▸ **Exercise description**:
All lines with the word "burst" in the material below are required.

■ ■ ■ ■ ■

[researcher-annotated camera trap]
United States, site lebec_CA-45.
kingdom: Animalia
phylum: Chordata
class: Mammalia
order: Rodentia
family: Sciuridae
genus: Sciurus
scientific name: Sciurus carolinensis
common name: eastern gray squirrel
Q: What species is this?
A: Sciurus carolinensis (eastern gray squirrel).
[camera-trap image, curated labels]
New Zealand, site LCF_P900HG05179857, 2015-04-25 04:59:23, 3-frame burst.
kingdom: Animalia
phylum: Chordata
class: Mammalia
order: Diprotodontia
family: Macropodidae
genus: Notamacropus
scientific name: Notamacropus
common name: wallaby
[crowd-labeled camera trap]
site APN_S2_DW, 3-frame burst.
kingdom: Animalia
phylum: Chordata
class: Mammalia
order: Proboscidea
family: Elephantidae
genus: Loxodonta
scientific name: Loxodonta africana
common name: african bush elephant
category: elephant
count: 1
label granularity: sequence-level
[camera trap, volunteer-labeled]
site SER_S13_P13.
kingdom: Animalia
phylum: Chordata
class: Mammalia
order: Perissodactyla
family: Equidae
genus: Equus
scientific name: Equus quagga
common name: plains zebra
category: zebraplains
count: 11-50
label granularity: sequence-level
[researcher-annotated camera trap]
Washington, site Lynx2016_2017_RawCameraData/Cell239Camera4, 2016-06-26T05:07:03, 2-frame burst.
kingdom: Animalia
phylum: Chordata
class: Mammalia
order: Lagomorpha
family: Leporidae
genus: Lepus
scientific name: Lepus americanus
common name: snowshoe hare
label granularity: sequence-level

■ ■ ■ ■ ■

▸ **Task result**:
New Zealand, site LCF_P900HG05179857, 2015-04-25 04:59:23, 3-frame burst.
site APN_S2_DW, 3-frame burst.
Washington, site Lynx2016_2017_RawCameraData/Cell239Camera4, 2016-06-26T05:07:03, 2-frame burst.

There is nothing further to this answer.